Cannabis farms in rented accommodation have been a problem for landlords for several years. Criminals appear to prefer spreading farms around multiple locations to ensure that production continues even when one farm is discovered and closed. It is this need for multiple locations which leads the criminals to rented or squatted property.
For landlords, the discovery of a cannabis farm can be devastating and frightening. Under S.8 of the Misuse of Drugs Act 1971 a landlord or Property Manager can receive a maximum of 14 years in prison and/or a fine if they knowingly permit the production of controlled drugs to take place in rented accommodation. Arguably, “knowingly permit” could include turning a blind eye to the production of cannabis to ensure that their rental income continues. A further complication for landlords is that they could then find any rental income received seized under the Proceeds of Crime Act.

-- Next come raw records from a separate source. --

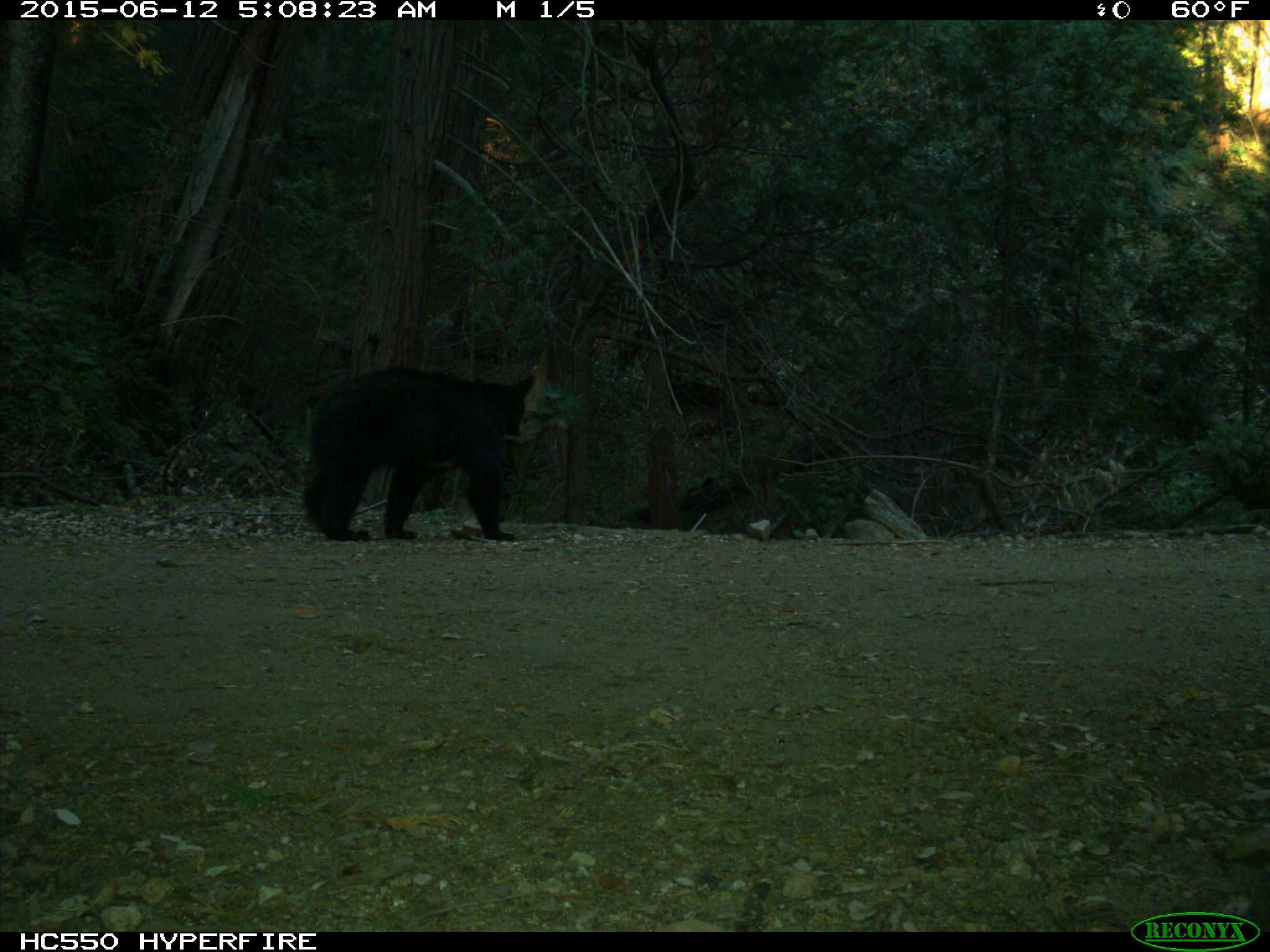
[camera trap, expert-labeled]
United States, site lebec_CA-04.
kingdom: Animalia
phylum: Chordata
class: Mammalia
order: Carnivora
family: Ursidae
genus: Ursus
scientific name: Ursus americanus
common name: american black bear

Landlords and their agents should therefore take steps to minimise the risk of cannabis cultivation in rented accommodation. Some signs to watch out for include:
- Tenant’s paying a large amount of rent up front;
- Tenant’s refusing or making excuses to prevent regular inspections or restricting access to parts of the property during inspections;
- Tenant’s covering up/blacking out windows during the day;
- Electricity theft.
When renting properties landlords should always carry out regular inspections or instruct their agent to. On any such inspection landlords should look out for strange smells, excessive heat, blacked out or sealed windows, new ventilation units, and signs of meter tampering. If there is a suspicion that cannabis is being grown at the property landlords should not address the matter directly with their tenant but should report it to the police. The landlord is then advised to serve the tenant with a Section 8 notice.
If the police discover a cannabis farm they will attempt to arrest the tenant and the landlord will need to co-operate with any investigation. Unfortunately, while removing the cannabis plants from the property the police will often leave behind the pots, soil, heat apparatus and any other paraphernalia connected to the cultivation of the cannabis. This can leave the landlord with a substantial clean-up bill and a lengthy delay prior to gaining possession. Despite the tenant’s conduct, landlords cannot simply take back possession they will need to wait for a county court order for possession upon the expiry of the Section 8 notice. Where all the tenants have been arrested, and are not to be released on bail then landlords may be able to treat the property as abandoned however, prior to taking any steps in this respect legal advice should be sought.
In our experience, landlords very rarely recover the full repair cost of the damage that is done to their property in these situations. Consequently, it is essential for landlords and their agents to carry out regular inspections and to watch out for any signs that cannabis is being cultivated.